But among these countless avenues investors can take, few have proved more successful over long periods than buying and holding high-quality dividend stocks.

Businesses that pay a regular dividend to their shareholders typically have a few things in common. They're often:

  • Profitable on a recurring basis.

  • Time-tested in the sense that they've successfully navigated one or more recessions.

  • Capable of providing a transparent long-term growth outlook.

In other words, these are companies that investors can hold stakes in without losing sleep at night. But most importantly, they're, collectively, outperformers.

A person holding a fanned and folded assortment of cash bills by their fingertips.
Image source: Getty Images.

In The Power of Dividends: Past, Present, and Future, the researchers at Hartford Funds, in collaboration with Ned Davis Research, compared the performance of dividend stocks to non-payers over a 50-year stretch (1973-2023). What they found was income stocks more than doubled up the non-payers on an annualized return basis -- 9.17% for the dividend stocks vs. 4.27% for the non-payers -- and did so while being less-volatile than the benchmark S&P 500.

With the S&P 500 and Nasdaq Composite both falling into correction territory in March, anchoring your portfolio with dividend stocks can be an especially smart move. What follows are three ultra-high-yield dividend stocks -- sporting an average yield of 9.87% -- which make for no-brainer buys in April.

Annaly Capital Management: 13.79% yield

The first supercharged dividend stock that can be confidently scooped up by investors to begin the second quarter is mortgage real estate investment trust (REIT) Annaly Capital Management (NYSE: NLY). Although Annaly's nearly 13.8% yield might sound unsustainable, it's averaged a roughly 10% yield over the last two decades and has declared approximately $27 billion in dividends since its October 1997 initial public offering.

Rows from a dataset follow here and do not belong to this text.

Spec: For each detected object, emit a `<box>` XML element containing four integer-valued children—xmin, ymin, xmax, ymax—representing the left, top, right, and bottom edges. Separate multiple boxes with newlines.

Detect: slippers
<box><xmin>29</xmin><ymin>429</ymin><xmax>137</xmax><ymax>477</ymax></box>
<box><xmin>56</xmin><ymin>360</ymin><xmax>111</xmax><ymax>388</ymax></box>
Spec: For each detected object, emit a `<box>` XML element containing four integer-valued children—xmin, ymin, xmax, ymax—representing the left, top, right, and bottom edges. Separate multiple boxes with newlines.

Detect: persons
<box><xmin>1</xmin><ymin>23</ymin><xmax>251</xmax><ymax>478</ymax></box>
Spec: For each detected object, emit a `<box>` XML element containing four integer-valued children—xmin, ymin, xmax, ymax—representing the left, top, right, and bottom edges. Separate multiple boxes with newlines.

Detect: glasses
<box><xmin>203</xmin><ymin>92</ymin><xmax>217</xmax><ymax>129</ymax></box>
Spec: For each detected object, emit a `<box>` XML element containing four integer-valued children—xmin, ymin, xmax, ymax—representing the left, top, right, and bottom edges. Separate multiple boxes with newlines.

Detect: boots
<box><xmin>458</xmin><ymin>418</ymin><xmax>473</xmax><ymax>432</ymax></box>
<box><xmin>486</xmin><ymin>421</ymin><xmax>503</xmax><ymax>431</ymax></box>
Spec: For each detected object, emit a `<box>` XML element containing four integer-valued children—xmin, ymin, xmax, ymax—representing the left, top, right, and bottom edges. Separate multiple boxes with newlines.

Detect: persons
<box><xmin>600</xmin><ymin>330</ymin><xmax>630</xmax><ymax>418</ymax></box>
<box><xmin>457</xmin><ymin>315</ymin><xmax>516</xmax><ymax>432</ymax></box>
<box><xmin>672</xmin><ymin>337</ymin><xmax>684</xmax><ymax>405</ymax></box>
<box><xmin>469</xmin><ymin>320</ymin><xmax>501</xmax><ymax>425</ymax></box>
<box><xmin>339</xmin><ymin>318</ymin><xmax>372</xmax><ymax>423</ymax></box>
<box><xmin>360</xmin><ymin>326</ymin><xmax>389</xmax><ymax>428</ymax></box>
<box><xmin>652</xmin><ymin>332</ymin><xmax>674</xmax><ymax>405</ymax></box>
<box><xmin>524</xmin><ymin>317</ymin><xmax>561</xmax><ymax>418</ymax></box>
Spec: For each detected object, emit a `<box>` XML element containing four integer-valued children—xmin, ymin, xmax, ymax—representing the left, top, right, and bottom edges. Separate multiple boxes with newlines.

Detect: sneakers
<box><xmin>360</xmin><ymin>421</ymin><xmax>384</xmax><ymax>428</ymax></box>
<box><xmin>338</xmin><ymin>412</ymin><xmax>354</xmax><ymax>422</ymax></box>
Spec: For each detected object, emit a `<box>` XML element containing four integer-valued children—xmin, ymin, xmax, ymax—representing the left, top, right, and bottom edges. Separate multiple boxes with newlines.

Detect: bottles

Mortgage REITs might very well be Wall Street's most-disliked industry. They're highly sensitive to interest rate changes, as well as the velocity of moves made the by nation's central bank. The Federal Reserve rapidly increasing in its federal funds rate from March 2022 to July 2023, coupled with an inversion of the Treasury yield curve, drove up short-term borrowing costs and weighed down net interest margin and book value for Annaly and its peers.